───── INPUT
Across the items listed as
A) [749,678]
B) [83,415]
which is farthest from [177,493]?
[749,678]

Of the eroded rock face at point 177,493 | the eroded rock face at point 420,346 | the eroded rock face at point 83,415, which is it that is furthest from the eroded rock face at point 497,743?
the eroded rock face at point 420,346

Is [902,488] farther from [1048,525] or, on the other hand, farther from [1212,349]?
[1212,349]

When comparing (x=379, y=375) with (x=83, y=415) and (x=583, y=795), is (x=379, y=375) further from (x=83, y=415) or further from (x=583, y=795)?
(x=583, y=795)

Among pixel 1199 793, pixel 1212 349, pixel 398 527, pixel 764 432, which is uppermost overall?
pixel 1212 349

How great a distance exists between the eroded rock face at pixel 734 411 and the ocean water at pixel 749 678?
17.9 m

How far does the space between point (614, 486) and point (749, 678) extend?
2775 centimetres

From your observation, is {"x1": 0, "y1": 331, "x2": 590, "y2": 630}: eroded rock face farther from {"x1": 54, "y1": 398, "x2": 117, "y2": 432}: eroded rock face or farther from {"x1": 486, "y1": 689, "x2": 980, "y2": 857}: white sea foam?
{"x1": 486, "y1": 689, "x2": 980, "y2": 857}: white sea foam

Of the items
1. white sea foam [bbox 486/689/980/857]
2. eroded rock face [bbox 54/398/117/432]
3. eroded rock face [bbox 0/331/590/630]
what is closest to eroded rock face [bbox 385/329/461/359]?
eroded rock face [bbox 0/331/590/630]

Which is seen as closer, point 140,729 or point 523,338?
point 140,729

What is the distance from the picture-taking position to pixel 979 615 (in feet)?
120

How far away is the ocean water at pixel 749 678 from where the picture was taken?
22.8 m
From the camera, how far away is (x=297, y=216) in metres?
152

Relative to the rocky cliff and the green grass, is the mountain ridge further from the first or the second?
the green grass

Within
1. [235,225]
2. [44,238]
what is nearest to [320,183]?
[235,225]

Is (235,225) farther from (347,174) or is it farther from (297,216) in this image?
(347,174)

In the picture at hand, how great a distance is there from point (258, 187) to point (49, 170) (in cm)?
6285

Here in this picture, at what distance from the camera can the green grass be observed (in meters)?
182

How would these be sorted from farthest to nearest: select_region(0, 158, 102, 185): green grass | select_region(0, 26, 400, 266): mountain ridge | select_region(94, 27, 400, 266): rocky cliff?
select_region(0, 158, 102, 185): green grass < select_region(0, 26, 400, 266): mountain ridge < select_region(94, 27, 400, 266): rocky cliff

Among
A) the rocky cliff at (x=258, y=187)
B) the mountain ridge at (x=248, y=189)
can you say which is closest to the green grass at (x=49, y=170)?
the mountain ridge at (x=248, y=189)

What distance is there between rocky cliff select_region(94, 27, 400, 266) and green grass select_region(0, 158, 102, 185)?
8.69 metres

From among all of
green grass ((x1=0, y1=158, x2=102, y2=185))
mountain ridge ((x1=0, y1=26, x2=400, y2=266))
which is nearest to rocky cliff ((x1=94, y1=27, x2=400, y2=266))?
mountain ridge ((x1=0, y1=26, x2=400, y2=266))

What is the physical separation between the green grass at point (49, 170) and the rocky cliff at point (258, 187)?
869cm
──────────
**WRITTEN INSTRUCTION**: The records above need to be transcribed in full. Keep every character unchanged.

**WRITTEN RESPONSE**:
Across the items listed as
A) [749,678]
B) [83,415]
which is farthest from [177,493]?
[749,678]

Of the eroded rock face at point 177,493 | the eroded rock face at point 420,346 | the eroded rock face at point 83,415, which is it that is furthest from the eroded rock face at point 497,743?
the eroded rock face at point 420,346

Is [902,488] farther from [1048,525] or, on the other hand, farther from [1212,349]?
[1212,349]

When comparing (x=379, y=375) with (x=83, y=415) and (x=583, y=795), is (x=379, y=375) further from (x=83, y=415) or further from (x=583, y=795)?
(x=583, y=795)

Among pixel 1199 793, pixel 1212 349, pixel 398 527, pixel 764 432, which is uppermost overall?
pixel 1212 349

How great a distance exists between the eroded rock face at pixel 734 411 and the ocean water at pixel 749 678?
17.9 m

How far does the space between point (614, 486) and point (749, 678) extend?
2775 centimetres

From your observation, is {"x1": 0, "y1": 331, "x2": 590, "y2": 630}: eroded rock face farther from {"x1": 54, "y1": 398, "x2": 117, "y2": 432}: eroded rock face or farther from {"x1": 486, "y1": 689, "x2": 980, "y2": 857}: white sea foam?
{"x1": 486, "y1": 689, "x2": 980, "y2": 857}: white sea foam

Of the items
1. white sea foam [bbox 486/689/980/857]
2. eroded rock face [bbox 54/398/117/432]
3. eroded rock face [bbox 0/331/590/630]
what is closest to eroded rock face [bbox 385/329/461/359]?
eroded rock face [bbox 0/331/590/630]

Which is seen as closer, point 140,729 or point 523,338?
point 140,729

What is the distance from the picture-taking position to pixel 979 615 (in feet)?
120

How far away is the ocean water at pixel 749 678 from where the picture was taken?
22.8 m
From the camera, how far away is (x=297, y=216) in metres?
152

Relative to the rocky cliff and the green grass, is the mountain ridge further from the first or the second?
the green grass

Within
1. [235,225]
2. [44,238]
what is nearest to [320,183]?
[235,225]

Is (235,225) farther from (347,174) or is it farther from (297,216) in this image?
(347,174)

In the picture at hand, how great a distance is there from point (258, 187) to point (49, 170) (in cm)?
6285

Here in this picture, at what distance from the camera can the green grass be observed (in meters)?
182

How would these be sorted from farthest to nearest: select_region(0, 158, 102, 185): green grass | select_region(0, 26, 400, 266): mountain ridge | select_region(94, 27, 400, 266): rocky cliff?
select_region(0, 158, 102, 185): green grass < select_region(0, 26, 400, 266): mountain ridge < select_region(94, 27, 400, 266): rocky cliff

Among
A) the rocky cliff at (x=258, y=187)
B) the mountain ridge at (x=248, y=189)
can you say which is closest to the green grass at (x=49, y=170)?
the mountain ridge at (x=248, y=189)

What distance is there between rocky cliff select_region(94, 27, 400, 266) and green grass select_region(0, 158, 102, 185)?
8.69 metres

From among all of
green grass ((x1=0, y1=158, x2=102, y2=185))
mountain ridge ((x1=0, y1=26, x2=400, y2=266))
which is nearest to rocky cliff ((x1=94, y1=27, x2=400, y2=266))?
mountain ridge ((x1=0, y1=26, x2=400, y2=266))

What is the physical separation between the green grass at point (49, 170) and the rocky cliff at point (258, 187)?
869cm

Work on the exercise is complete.